# how to find if any Torrent have local seeders?



## ankush28 (Sep 28, 2014)

I have one file to download (~1GB in size) How can I find if it has any local seeders?
It helps a lot (boosts speed by 16-20MBps in many cases)


----------



## Allu Azad (Sep 28, 2014)

I think you can't manually find it. Your client does it for you.


----------



## Vyom (Sep 29, 2014)

ankush28 said:


> I have one file to download (~1GB in size) How can I find if it has any local seeders?
> It helps a lot (boosts speed by 16-20MBps in many cases)

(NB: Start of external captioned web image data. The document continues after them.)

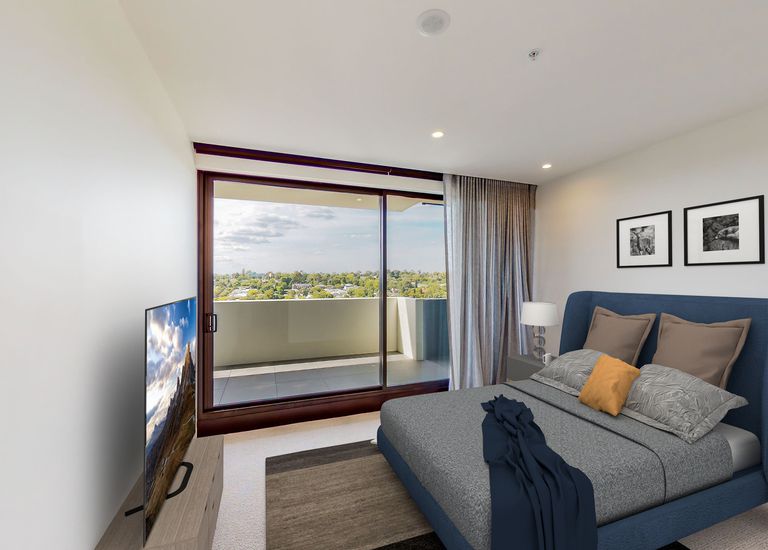 1005 / 18-20 Lilydale Grove, Hawthorn East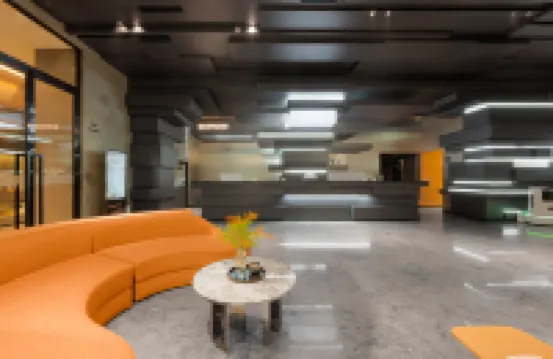 Jinyi Preferred Hotel (Wuhai Railway ) - 3-Star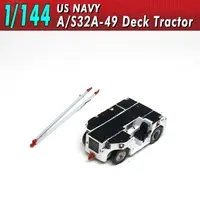 1/144 Scale Model Kit - 1/72 Scale Model Kit - Vehicle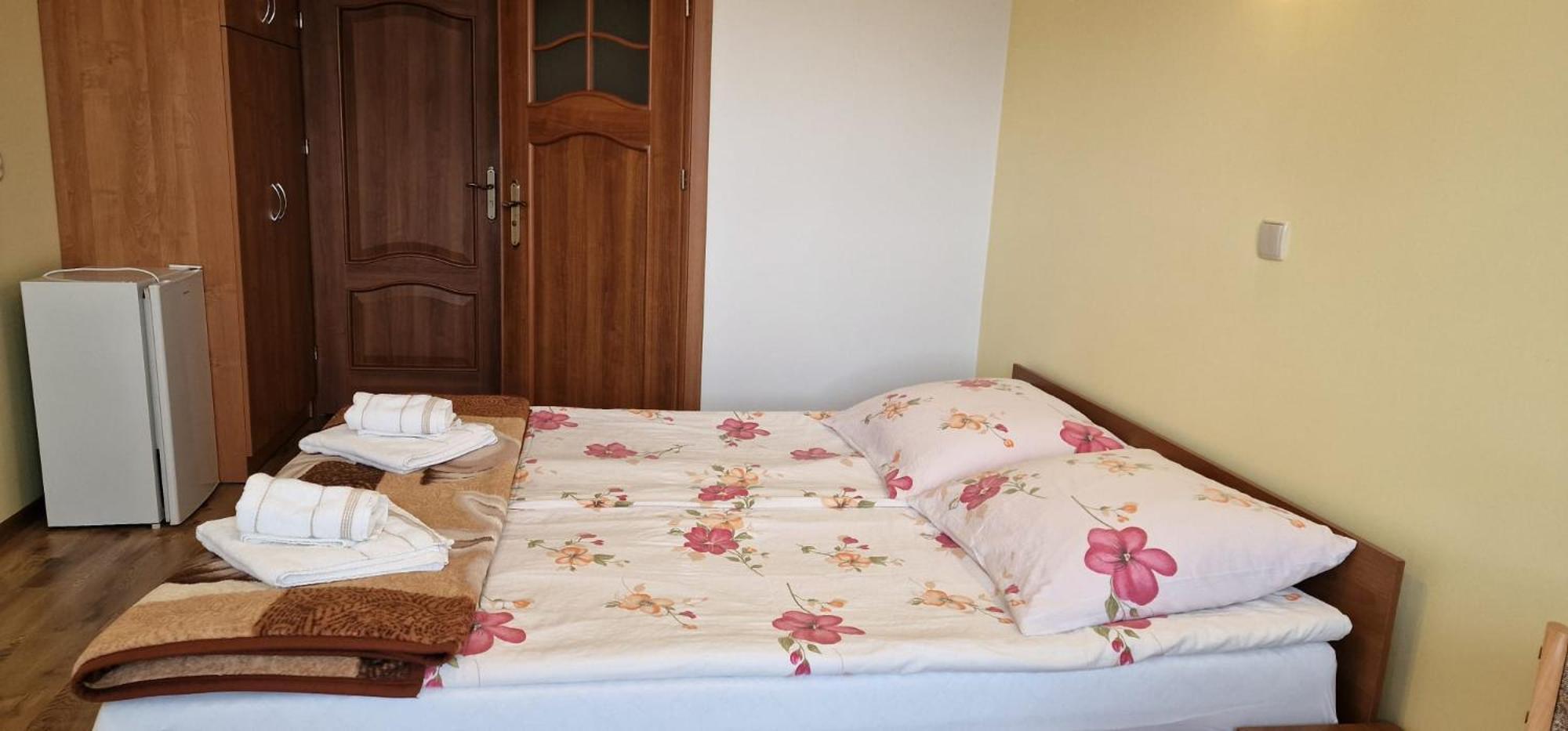 Goscinne Draga Privatunterkunft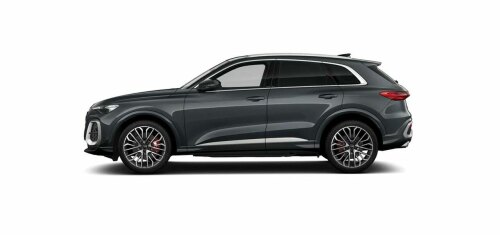 audi sq5 suv  tfsi  270 kw s tronic
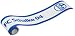 Rasch Tapete 748604 Vlies-Borte "FC Schalke 04" L=0: my-fan-page.de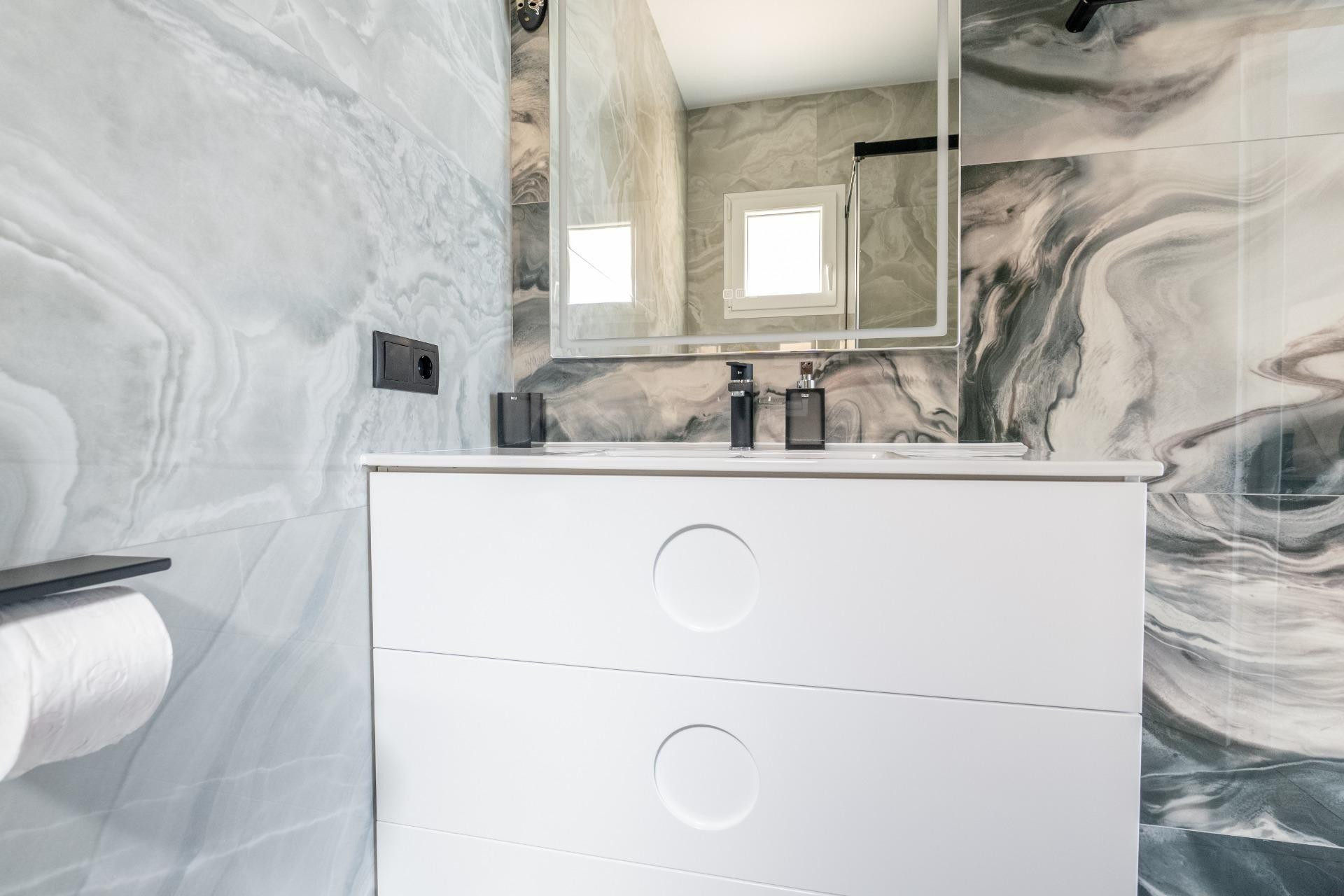 Resale - Town House - Torrevieja - Punta prima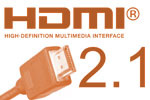 HDMI 2.1: Усе, що потрібно знати про новий стандарт
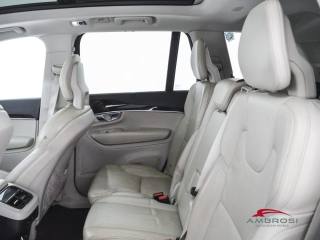 VOLVO XC90 usata 9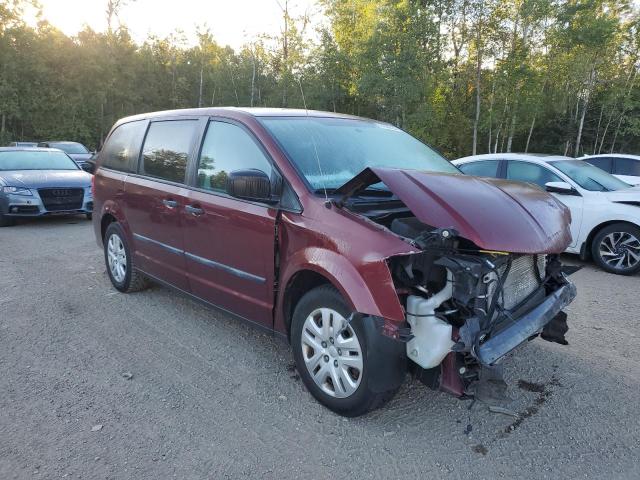 2017 DODGE GRAND CARA 2C4RDGBG7HR802612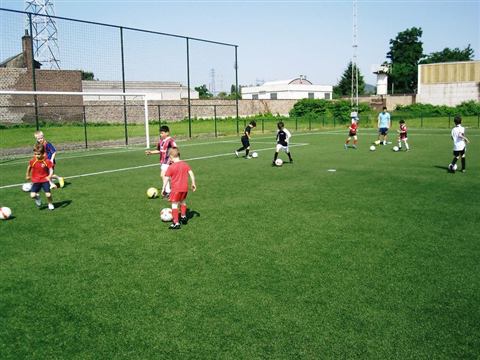 Stage sportif – photo 21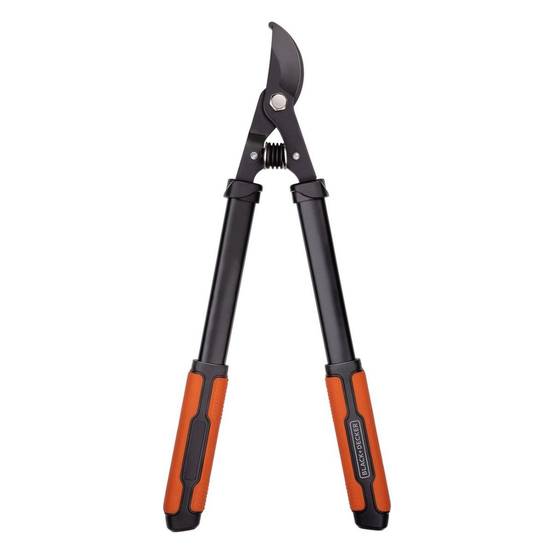 Coupe branches 35.5cm Diamètre de coupe 50mm Black et Decker - Imagen 1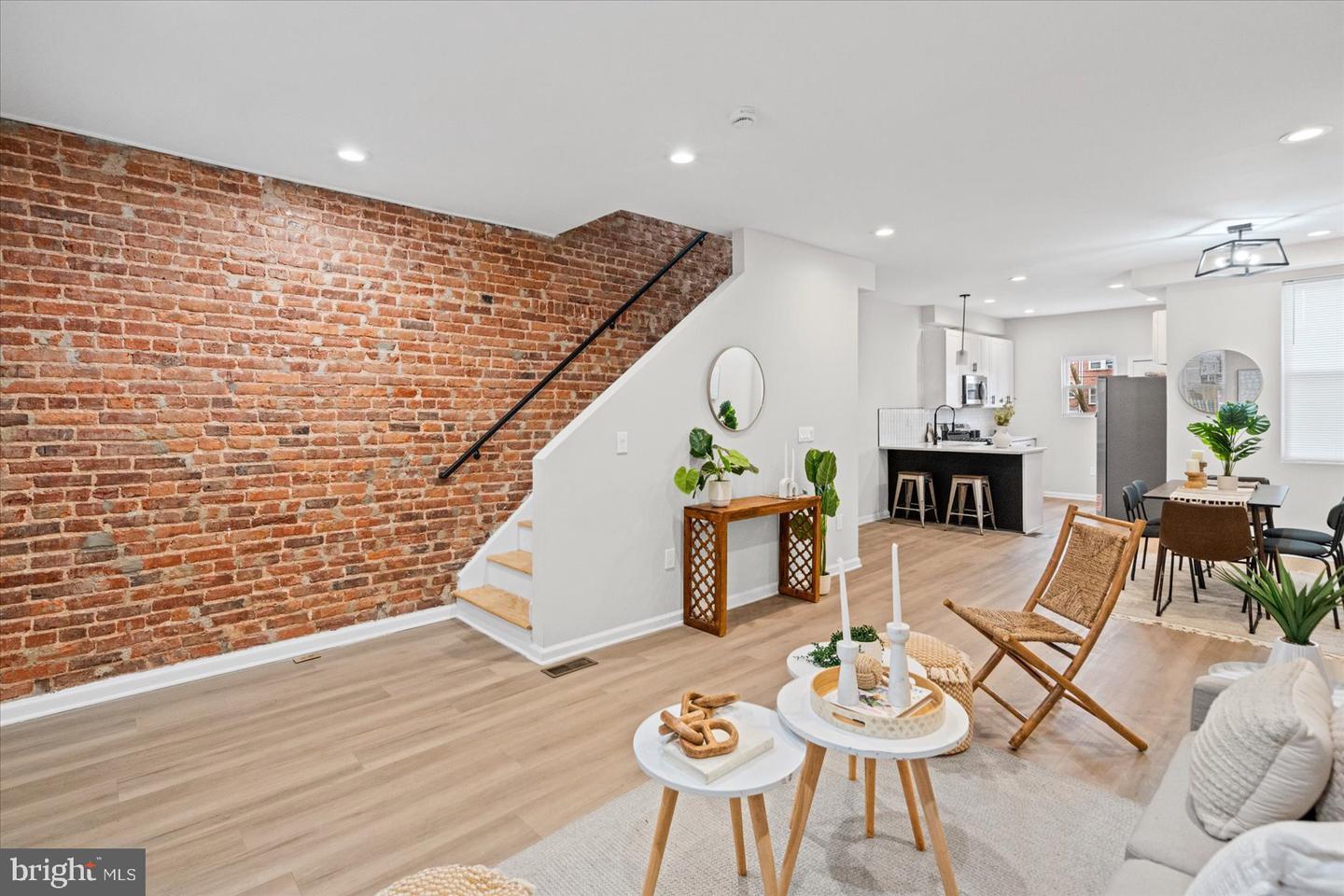 13 S Hilton Street, Baltimore, MD, 21229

Umm.. just start the torrent and wait for a minute to see whether local peers is available for it? If not, simply delete Torrent + Data? Works for me everytime.


----------



## ankush28 (Sep 29, 2014)

^^ Seems like only solution.

While researching on this topic I found something intresting (Maybe I am late). *BTCACHE -* Its progam used by ISPs to cache torrents, YT videos and other softwares. I think all ISPs should start using it. Btcache gives 20-30Mbps speed easily. Damm this is what we need in country with 1.7Mbps avg speed.


----------



## dashing.sujay (Sep 30, 2014)

^Well, torcache is already there. Just visit torbox.net to check if your ISP supports torrent caching or not.

I get 3.2-3.6MB/s DL speed while downloading _any_ torrent from there, irrespective of seeders, at least till now.


----------